• **Requirements**
Please write out the complete listing that follows, exactly as it reads.

Raw records
==================================================

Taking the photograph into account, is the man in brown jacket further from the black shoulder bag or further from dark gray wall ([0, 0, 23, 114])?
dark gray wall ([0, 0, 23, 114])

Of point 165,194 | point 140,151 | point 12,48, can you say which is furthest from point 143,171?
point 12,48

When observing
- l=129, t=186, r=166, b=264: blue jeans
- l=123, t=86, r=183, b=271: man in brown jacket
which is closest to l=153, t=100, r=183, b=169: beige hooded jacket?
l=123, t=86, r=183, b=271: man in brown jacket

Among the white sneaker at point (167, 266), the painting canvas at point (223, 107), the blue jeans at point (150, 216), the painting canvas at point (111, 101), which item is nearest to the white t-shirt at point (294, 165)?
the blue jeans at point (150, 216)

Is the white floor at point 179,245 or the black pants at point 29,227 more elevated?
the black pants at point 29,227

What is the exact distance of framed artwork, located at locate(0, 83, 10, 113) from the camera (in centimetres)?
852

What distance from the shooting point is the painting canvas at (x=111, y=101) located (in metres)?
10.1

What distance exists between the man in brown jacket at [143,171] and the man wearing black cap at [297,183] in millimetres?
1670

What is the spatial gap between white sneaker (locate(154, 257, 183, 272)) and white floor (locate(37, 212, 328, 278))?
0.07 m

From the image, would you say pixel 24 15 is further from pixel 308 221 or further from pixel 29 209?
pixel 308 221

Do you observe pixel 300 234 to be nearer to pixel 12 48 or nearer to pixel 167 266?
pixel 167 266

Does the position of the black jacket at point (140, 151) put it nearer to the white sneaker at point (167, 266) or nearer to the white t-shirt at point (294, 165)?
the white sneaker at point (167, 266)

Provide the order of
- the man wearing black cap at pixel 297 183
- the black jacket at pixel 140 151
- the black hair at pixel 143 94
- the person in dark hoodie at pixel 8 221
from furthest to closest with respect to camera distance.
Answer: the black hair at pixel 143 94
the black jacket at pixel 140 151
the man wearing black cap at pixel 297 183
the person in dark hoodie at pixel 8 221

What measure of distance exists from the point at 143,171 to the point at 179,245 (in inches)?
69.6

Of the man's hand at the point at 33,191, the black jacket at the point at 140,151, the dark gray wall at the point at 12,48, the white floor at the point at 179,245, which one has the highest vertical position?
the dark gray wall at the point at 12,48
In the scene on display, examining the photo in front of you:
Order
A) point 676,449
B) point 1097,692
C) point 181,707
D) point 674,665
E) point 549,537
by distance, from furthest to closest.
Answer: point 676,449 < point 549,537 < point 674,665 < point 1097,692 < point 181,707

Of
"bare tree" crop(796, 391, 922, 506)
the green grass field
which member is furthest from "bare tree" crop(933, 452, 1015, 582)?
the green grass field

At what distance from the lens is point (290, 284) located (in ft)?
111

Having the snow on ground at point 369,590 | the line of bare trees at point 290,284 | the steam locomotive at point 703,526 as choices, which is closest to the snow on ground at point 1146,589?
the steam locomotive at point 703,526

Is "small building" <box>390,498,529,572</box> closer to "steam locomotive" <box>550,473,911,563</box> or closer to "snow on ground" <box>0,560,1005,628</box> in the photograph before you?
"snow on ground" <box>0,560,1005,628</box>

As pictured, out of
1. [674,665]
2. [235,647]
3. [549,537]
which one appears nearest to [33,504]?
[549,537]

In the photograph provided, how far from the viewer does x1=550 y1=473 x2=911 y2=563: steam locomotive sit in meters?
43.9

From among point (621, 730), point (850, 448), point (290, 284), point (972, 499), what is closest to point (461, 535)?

==================================================

• **Result of this task**
Taking the photograph into account, is the man in brown jacket further from the black shoulder bag or further from dark gray wall ([0, 0, 23, 114])?
dark gray wall ([0, 0, 23, 114])

Of point 165,194 | point 140,151 | point 12,48, can you say which is furthest from point 143,171?
point 12,48

When observing
- l=129, t=186, r=166, b=264: blue jeans
- l=123, t=86, r=183, b=271: man in brown jacket
which is closest to l=153, t=100, r=183, b=169: beige hooded jacket?
l=123, t=86, r=183, b=271: man in brown jacket

Among the white sneaker at point (167, 266), the painting canvas at point (223, 107), the blue jeans at point (150, 216), the painting canvas at point (111, 101), which item is nearest to the white t-shirt at point (294, 165)?
the blue jeans at point (150, 216)

Is the white floor at point 179,245 or the black pants at point 29,227 more elevated?
the black pants at point 29,227

What is the exact distance of framed artwork, located at locate(0, 83, 10, 113) from the camera (in centimetres)?
852

What distance from the shooting point is the painting canvas at (x=111, y=101) located (in metres)?
10.1

What distance exists between the man in brown jacket at [143,171] and the man wearing black cap at [297,183] in millimetres?
1670

What is the spatial gap between white sneaker (locate(154, 257, 183, 272)) and white floor (locate(37, 212, 328, 278))?
0.07 m

From the image, would you say pixel 24 15 is further from pixel 308 221 or further from pixel 29 209?
pixel 308 221

Do you observe pixel 300 234 to be nearer to pixel 12 48 or nearer to pixel 167 266?
pixel 167 266

Does the position of the black jacket at point (140, 151) put it nearer to the white sneaker at point (167, 266) or nearer to the white t-shirt at point (294, 165)?
the white sneaker at point (167, 266)

Provide the order of
- the man wearing black cap at pixel 297 183
- the black jacket at pixel 140 151
- the black hair at pixel 143 94
- the person in dark hoodie at pixel 8 221
from furthest to closest with respect to camera distance.
Answer: the black hair at pixel 143 94
the black jacket at pixel 140 151
the man wearing black cap at pixel 297 183
the person in dark hoodie at pixel 8 221

What measure of distance exists from the point at 143,171 to the point at 179,245 (in inches)?
69.6

Of the man's hand at the point at 33,191, the black jacket at the point at 140,151, the dark gray wall at the point at 12,48, the white floor at the point at 179,245, which one has the highest vertical position?
the dark gray wall at the point at 12,48
In the scene on display, examining the photo in front of you:
Order
A) point 676,449
B) point 1097,692
C) point 181,707
D) point 674,665
E) point 549,537
by distance, from furthest to closest.
Answer: point 676,449 < point 549,537 < point 674,665 < point 1097,692 < point 181,707

Of
"bare tree" crop(796, 391, 922, 506)
the green grass field
which member is furthest from "bare tree" crop(933, 452, 1015, 582)?
the green grass field

At what distance from the lens is point (290, 284) located (in ft)?
111

Having the snow on ground at point 369,590 | the line of bare trees at point 290,284 | the steam locomotive at point 703,526 as choices, which is closest to the snow on ground at point 1146,589?
the steam locomotive at point 703,526

Is "small building" <box>390,498,529,572</box> closer to "steam locomotive" <box>550,473,911,563</box> or closer to "snow on ground" <box>0,560,1005,628</box> in the photograph before you?
"snow on ground" <box>0,560,1005,628</box>

As pictured, out of
1. [674,665]
2. [235,647]
3. [549,537]
which one appears nearest to [33,504]?
[549,537]

In the photograph provided, how far from the viewer does x1=550 y1=473 x2=911 y2=563: steam locomotive sit in meters?
43.9

From among point (621, 730), point (850, 448), point (290, 284), point (972, 499), what is closest to point (461, 535)?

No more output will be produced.